> [EXCERPT]:
I agree with *KinnScience*, this is a great analogy.

On that note, I read somewhere years ago the following similar analogy:

-- Cigarette smoking is akin to sitting down in front of your television and watching an enjoyable program.

-- Cigar smoking is like going to a theater production and enjoying a marvelous live stage performance.

-- Pipe smoking is like cozying in your favorite easy chair while a crackling fire is alit in your living room's fireplace during a chilly winter's eve, opening a good novel and peacefully enjoying yourself in the quiet solitude as the hours pass by.

Makes sense to me! ipe:


----------



## Herf N Turf (Dec 31, 2008)

Man, what a great thread!

While I currently do not consider myself a pipe smoker, I have had my relationship with it. When I was young, I dabbled in both pipes and cigars, only to settle on the pipe. This was simply because I rarely had the time to commit to completing a stogie. I enjoyed the pipe, mostly due to the innumerable blends and varieties. I eventually hit on a favorite blend and stuck with that for a couple years. For reasons I no longer recall, I stepped away from the pipe. I still have an old Petersen that I think I've smoked two bowls from in the last two years.

I keep threatening to pick it up again, but what actually holds me back is precisely what enchants so many pipe smokers; the "ritual". To me, it just seems so labor intensive. The constant fidgeting. The recurring distraction of having to fluff, tap, tamp, relight... The fact that I think I need three hands sometimes.

> [DATASET EXTRACT]:

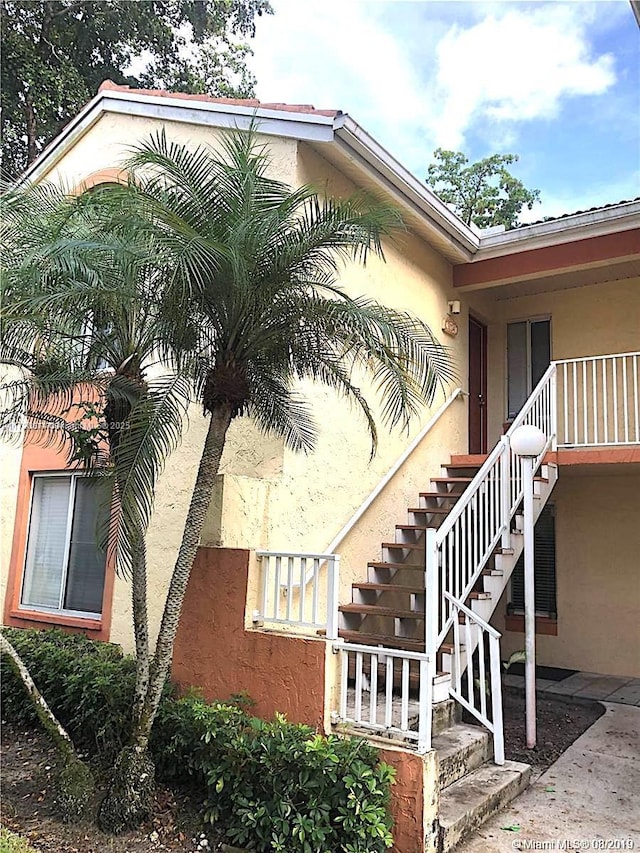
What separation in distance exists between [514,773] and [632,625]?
4475mm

> [TO DO]: In the excerpt on pipe smoking, what reason does the second post give for settling on the pipe rather than cigars?

> [SOLUTION BELOW]: The poster rarely had the time to commit to completing a stogie.